» Exercise goal: Write out each of the lines below exactly, leaving out the pictures.
———
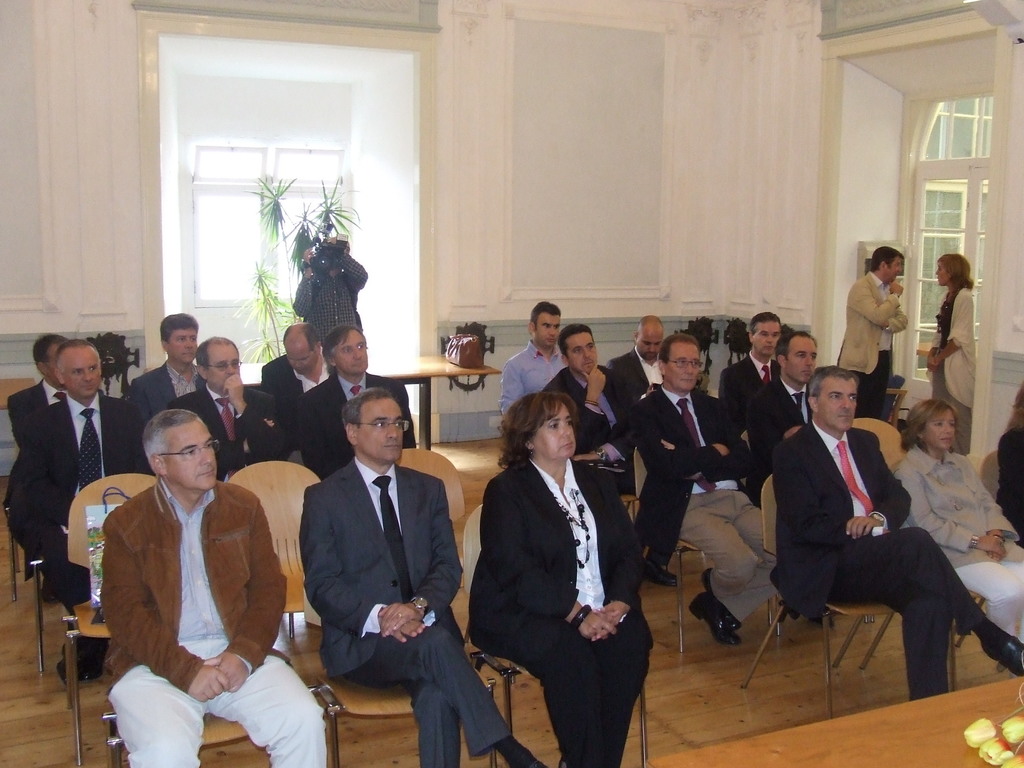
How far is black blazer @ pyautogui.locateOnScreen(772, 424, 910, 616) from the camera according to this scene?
3.99 metres

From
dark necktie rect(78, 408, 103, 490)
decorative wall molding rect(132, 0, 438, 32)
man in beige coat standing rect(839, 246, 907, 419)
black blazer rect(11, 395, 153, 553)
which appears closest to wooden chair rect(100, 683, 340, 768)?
black blazer rect(11, 395, 153, 553)

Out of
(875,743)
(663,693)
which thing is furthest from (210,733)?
(663,693)

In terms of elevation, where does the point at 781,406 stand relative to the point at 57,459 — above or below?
above

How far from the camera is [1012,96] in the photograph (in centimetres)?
684

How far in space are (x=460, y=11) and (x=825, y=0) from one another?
285 centimetres

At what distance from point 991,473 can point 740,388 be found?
1447 mm

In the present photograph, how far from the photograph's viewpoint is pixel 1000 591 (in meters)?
4.07

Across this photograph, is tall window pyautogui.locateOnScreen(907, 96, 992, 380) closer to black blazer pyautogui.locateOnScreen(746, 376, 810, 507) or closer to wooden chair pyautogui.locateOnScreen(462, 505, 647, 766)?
black blazer pyautogui.locateOnScreen(746, 376, 810, 507)

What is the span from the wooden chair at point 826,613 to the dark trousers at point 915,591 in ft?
0.14

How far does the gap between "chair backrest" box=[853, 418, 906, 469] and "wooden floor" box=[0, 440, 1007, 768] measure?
2.62ft

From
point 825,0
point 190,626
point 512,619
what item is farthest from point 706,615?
point 825,0

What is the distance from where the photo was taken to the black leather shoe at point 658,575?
531 cm

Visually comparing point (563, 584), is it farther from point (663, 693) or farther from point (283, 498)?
point (283, 498)

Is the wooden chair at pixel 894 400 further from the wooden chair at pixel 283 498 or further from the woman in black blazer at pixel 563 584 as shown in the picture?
the wooden chair at pixel 283 498
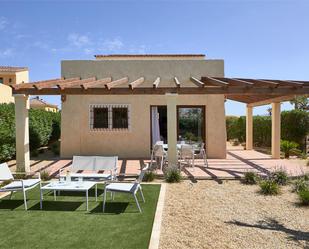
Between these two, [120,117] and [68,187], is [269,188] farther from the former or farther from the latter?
[120,117]

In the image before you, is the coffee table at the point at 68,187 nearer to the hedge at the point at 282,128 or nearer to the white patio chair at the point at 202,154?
the white patio chair at the point at 202,154

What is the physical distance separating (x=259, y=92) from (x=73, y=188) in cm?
725

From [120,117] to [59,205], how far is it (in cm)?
805

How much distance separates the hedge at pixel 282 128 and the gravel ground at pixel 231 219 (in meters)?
10.7

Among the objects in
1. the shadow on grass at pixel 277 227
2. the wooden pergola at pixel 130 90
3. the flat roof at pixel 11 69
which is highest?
the flat roof at pixel 11 69

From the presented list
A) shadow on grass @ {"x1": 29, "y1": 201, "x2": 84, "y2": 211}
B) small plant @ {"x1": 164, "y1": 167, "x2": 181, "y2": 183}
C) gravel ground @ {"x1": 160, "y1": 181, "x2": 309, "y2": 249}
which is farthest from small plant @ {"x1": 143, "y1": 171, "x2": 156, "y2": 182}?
shadow on grass @ {"x1": 29, "y1": 201, "x2": 84, "y2": 211}

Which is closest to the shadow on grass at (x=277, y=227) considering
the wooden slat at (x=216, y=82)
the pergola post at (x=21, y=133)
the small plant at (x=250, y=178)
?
the small plant at (x=250, y=178)

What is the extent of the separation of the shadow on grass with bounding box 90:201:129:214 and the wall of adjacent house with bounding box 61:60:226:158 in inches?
292

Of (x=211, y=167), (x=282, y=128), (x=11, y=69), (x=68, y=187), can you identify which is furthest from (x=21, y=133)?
(x=11, y=69)

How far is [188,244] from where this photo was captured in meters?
4.90

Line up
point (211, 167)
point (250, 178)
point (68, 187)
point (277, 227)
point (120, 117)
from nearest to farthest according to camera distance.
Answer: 1. point (277, 227)
2. point (68, 187)
3. point (250, 178)
4. point (211, 167)
5. point (120, 117)

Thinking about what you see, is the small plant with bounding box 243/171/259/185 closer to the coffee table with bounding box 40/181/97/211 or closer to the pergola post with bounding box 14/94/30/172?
the coffee table with bounding box 40/181/97/211

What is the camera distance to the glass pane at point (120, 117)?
14750mm

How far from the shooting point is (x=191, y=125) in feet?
48.9
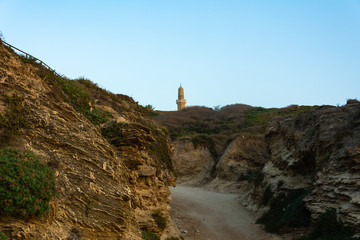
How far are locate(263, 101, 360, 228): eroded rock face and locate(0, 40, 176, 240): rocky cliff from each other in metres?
8.46

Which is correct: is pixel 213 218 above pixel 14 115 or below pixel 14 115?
below

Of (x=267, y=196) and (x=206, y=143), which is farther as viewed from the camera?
(x=206, y=143)

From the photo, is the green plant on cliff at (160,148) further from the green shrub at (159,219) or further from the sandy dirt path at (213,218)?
the sandy dirt path at (213,218)

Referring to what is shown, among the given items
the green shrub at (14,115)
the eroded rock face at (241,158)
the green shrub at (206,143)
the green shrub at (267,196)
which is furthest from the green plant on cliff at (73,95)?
the green shrub at (206,143)

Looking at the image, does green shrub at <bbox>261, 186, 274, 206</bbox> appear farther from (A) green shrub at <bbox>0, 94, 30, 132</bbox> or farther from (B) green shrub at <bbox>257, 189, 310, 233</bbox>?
(A) green shrub at <bbox>0, 94, 30, 132</bbox>

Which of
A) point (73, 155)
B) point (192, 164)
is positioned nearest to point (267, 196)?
point (73, 155)

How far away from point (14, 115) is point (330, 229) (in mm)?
14036

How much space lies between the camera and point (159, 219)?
53.3ft

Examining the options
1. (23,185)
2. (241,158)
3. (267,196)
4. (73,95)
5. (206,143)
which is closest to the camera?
(23,185)

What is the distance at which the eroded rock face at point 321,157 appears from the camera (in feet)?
52.0

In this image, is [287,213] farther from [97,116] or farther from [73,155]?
[73,155]

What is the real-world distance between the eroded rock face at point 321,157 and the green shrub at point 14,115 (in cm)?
1333

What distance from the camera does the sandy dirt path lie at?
66.9ft

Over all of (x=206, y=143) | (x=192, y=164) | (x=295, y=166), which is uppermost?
(x=206, y=143)
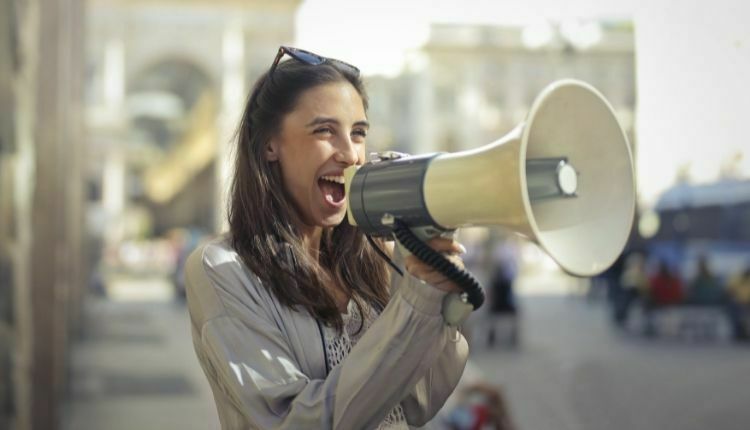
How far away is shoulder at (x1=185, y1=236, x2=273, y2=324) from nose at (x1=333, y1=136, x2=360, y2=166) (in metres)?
0.21

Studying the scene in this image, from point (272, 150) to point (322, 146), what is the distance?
12 cm

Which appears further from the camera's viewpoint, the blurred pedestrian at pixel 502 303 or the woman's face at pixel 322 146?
the blurred pedestrian at pixel 502 303

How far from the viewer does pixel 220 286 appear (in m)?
1.46

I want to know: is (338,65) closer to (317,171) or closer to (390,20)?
(317,171)

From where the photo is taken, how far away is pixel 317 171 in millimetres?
1577

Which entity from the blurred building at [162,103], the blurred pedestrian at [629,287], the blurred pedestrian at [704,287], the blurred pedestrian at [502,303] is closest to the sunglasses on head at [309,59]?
the blurred pedestrian at [704,287]

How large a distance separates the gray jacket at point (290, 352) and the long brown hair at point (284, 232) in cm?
3

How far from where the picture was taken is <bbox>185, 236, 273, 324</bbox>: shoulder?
4.73 ft

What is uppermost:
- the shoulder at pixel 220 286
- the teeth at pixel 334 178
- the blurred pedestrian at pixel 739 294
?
the teeth at pixel 334 178

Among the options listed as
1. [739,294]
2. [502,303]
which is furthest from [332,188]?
[502,303]

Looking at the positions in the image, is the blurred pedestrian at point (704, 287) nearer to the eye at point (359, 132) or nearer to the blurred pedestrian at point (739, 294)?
the blurred pedestrian at point (739, 294)

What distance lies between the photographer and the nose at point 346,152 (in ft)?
5.09

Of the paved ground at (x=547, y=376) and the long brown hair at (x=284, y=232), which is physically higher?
the long brown hair at (x=284, y=232)

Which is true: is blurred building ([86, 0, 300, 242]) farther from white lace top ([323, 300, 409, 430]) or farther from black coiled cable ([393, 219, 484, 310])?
black coiled cable ([393, 219, 484, 310])
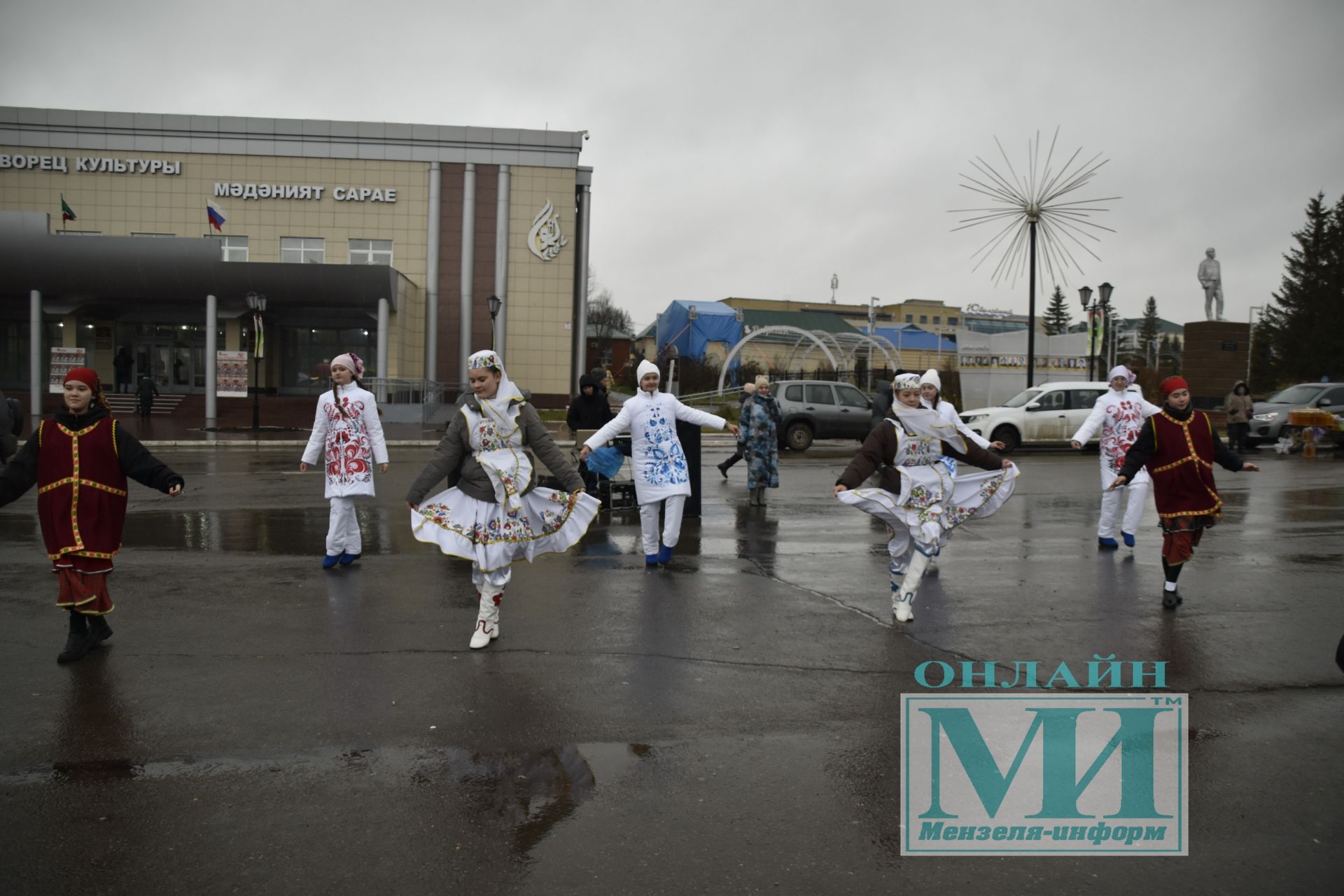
———
» Final result:
How far is black blazer @ pyautogui.locateOnScreen(772, 424, 910, 616) from the camera according to this scene?
3.99 metres

From
dark necktie rect(78, 408, 103, 490)
decorative wall molding rect(132, 0, 438, 32)
man in beige coat standing rect(839, 246, 907, 419)
black blazer rect(11, 395, 153, 553)
which appears closest to wooden chair rect(100, 683, 340, 768)?
black blazer rect(11, 395, 153, 553)

Out of
(875,743)
(663,693)
which thing is furthest from (210,733)?
(663,693)

In terms of elevation, where does the point at 781,406 stand relative to the point at 57,459 — above or below?
above

How far from the camera is [1012,96] in the photograph (in centimetres)?
684

How far in space are (x=460, y=11) and (x=825, y=0) from one another?
285 centimetres

At what distance from point 991,473 can point 740,388 be found?
1447 mm

In the present photograph, how far from the photograph's viewpoint is pixel 1000 591 (in meters)?
4.07

Across this photograph, is tall window pyautogui.locateOnScreen(907, 96, 992, 380) closer to black blazer pyautogui.locateOnScreen(746, 376, 810, 507) or closer to wooden chair pyautogui.locateOnScreen(462, 505, 647, 766)?
black blazer pyautogui.locateOnScreen(746, 376, 810, 507)

What is the span from the wooden chair at point 826,613 to the dark trousers at point 915,591 in ft?
0.14

How far does the gap between "chair backrest" box=[853, 418, 906, 469] and "wooden floor" box=[0, 440, 1007, 768] measure?
2.62ft

From
point 825,0
point 190,626
point 512,619
what item is farthest from point 706,615?
point 825,0

What is the distance from where the photo was taken to the black leather shoe at point 658,575?
531 cm

Visually comparing point (563, 584), is it farther from point (663, 693) or farther from point (283, 498)?
point (283, 498)

Is the wooden chair at pixel 894 400 further from the wooden chair at pixel 283 498 or further from the woman in black blazer at pixel 563 584 as shown in the picture?
the wooden chair at pixel 283 498
Between these two, [120,117] and [68,187], is [269,188] farther from the former or farther from the latter?
[120,117]

In the image before you, is the coffee table at the point at 68,187 nearer to the hedge at the point at 282,128 or nearer to the white patio chair at the point at 202,154?
the white patio chair at the point at 202,154

What is the physical distance separating (x=259, y=92) from (x=73, y=188) in cm?
725

From [120,117] to [59,205], how far is it (in cm)?
805

How much distance separates the hedge at pixel 282 128 and the gravel ground at pixel 231 219 (in meters)?
10.7

Among the objects in
1. the shadow on grass at pixel 277 227
2. the wooden pergola at pixel 130 90
3. the flat roof at pixel 11 69
which is highest?
the flat roof at pixel 11 69

From the presented list
A) shadow on grass @ {"x1": 29, "y1": 201, "x2": 84, "y2": 211}
B) small plant @ {"x1": 164, "y1": 167, "x2": 181, "y2": 183}
C) gravel ground @ {"x1": 160, "y1": 181, "x2": 309, "y2": 249}
which is farthest from small plant @ {"x1": 143, "y1": 171, "x2": 156, "y2": 182}?
shadow on grass @ {"x1": 29, "y1": 201, "x2": 84, "y2": 211}

Which is closest to the shadow on grass at (x=277, y=227) considering
the wooden slat at (x=216, y=82)
the pergola post at (x=21, y=133)
the small plant at (x=250, y=178)
?
the small plant at (x=250, y=178)

What is the extent of the separation of the shadow on grass with bounding box 90:201:129:214 and the wall of adjacent house with bounding box 61:60:226:158 in inches?
292

Of (x=211, y=167), (x=282, y=128), (x=11, y=69), (x=68, y=187), can you identify which is furthest from (x=21, y=133)?
(x=11, y=69)

How far is [188,244] from where this photo was captured in meters?
4.90

Line up
point (211, 167)
point (250, 178)
point (68, 187)
point (277, 227)
point (120, 117)
from nearest to farthest according to camera distance.
Answer: 1. point (277, 227)
2. point (68, 187)
3. point (250, 178)
4. point (211, 167)
5. point (120, 117)

Thinking about what you see, is the small plant with bounding box 243/171/259/185 closer to the coffee table with bounding box 40/181/97/211 or closer to the pergola post with bounding box 14/94/30/172?
the coffee table with bounding box 40/181/97/211

What is the camera distance to the glass pane at point (120, 117)?
14750mm

How far from the shooting point is (x=191, y=125) in feet?
48.9
How far are locate(263, 101, 360, 228): eroded rock face and locate(0, 40, 176, 240): rocky cliff from each other in metres?
8.46

Which is correct: is pixel 213 218 above pixel 14 115 or below pixel 14 115?
below

Of (x=267, y=196) and (x=206, y=143), which is farther as viewed from the camera?
(x=206, y=143)

From the photo, is the green plant on cliff at (160,148) further from the green shrub at (159,219) or further from the sandy dirt path at (213,218)?
the sandy dirt path at (213,218)

Referring to what is shown, among the given items
the green shrub at (14,115)
the eroded rock face at (241,158)
the green shrub at (206,143)
the green shrub at (267,196)
which is furthest from the green plant on cliff at (73,95)?
the green shrub at (206,143)

Looking at the image, does green shrub at <bbox>261, 186, 274, 206</bbox> appear farther from (A) green shrub at <bbox>0, 94, 30, 132</bbox> or farther from (B) green shrub at <bbox>257, 189, 310, 233</bbox>?
(A) green shrub at <bbox>0, 94, 30, 132</bbox>

Which of
A) point (73, 155)
B) point (192, 164)
is positioned nearest to point (267, 196)?
point (73, 155)

How far away from point (14, 115) is point (330, 229) (in mm)?
14036

How much space lies between the camera and point (159, 219)?
53.3ft

Examining the options
1. (23,185)
2. (241,158)
3. (267,196)
4. (73,95)
5. (206,143)
which is closest to the camera?
(23,185)

What is the distance at which the eroded rock face at point 321,157 appears from the camera (in feet)?
52.0

In this image, is [287,213] farther from [97,116] or farther from [73,155]?
[73,155]

What is the real-world distance between the eroded rock face at point 321,157 and the green shrub at point 14,115 (in cm)?
1333

What distance from the camera does the sandy dirt path lie at?
66.9ft

Over all of (x=206, y=143) | (x=192, y=164) | (x=295, y=166), which is uppermost?
(x=206, y=143)
How far away is shoulder at (x1=185, y1=236, x2=273, y2=324) from nose at (x1=333, y1=136, x2=360, y2=166) (in metres)?
0.21

Studying the scene in this image, from point (272, 150) to point (322, 146), what is the distance?
12 cm

Which appears further from the camera's viewpoint, the blurred pedestrian at pixel 502 303 or the woman's face at pixel 322 146?
the blurred pedestrian at pixel 502 303

How far from the viewer does pixel 220 286 appear (in m)?
1.46

I want to know: is (338,65) closer to (317,171) or closer to (390,20)?
(317,171)

From where the photo is taken, how far away is pixel 317 171 in millimetres?
1577

Which entity from the blurred building at [162,103], the blurred pedestrian at [629,287], the blurred pedestrian at [704,287], the blurred pedestrian at [502,303] is closest to the sunglasses on head at [309,59]?
the blurred pedestrian at [704,287]

How large a distance separates the gray jacket at point (290, 352) and the long brown hair at point (284, 232) in cm?
3

How far from where the picture was taken is <bbox>185, 236, 273, 324</bbox>: shoulder?
4.73 ft

What is uppermost:
- the shoulder at pixel 220 286
- the teeth at pixel 334 178
- the blurred pedestrian at pixel 739 294
?
the teeth at pixel 334 178

Among the options listed as
1. [739,294]
2. [502,303]
which is furthest from [332,188]?
[502,303]

Looking at the positions in the image, is the blurred pedestrian at point (704, 287) nearer to the eye at point (359, 132) or nearer to the blurred pedestrian at point (739, 294)?
the blurred pedestrian at point (739, 294)

What distance lies between the photographer and the nose at point 346,152 (in ft)?
5.09

Of the paved ground at (x=547, y=376) and the long brown hair at (x=284, y=232), which is physically higher?
the long brown hair at (x=284, y=232)

Which is true: is blurred building ([86, 0, 300, 242]) farther from white lace top ([323, 300, 409, 430]) or farther from black coiled cable ([393, 219, 484, 310])?
black coiled cable ([393, 219, 484, 310])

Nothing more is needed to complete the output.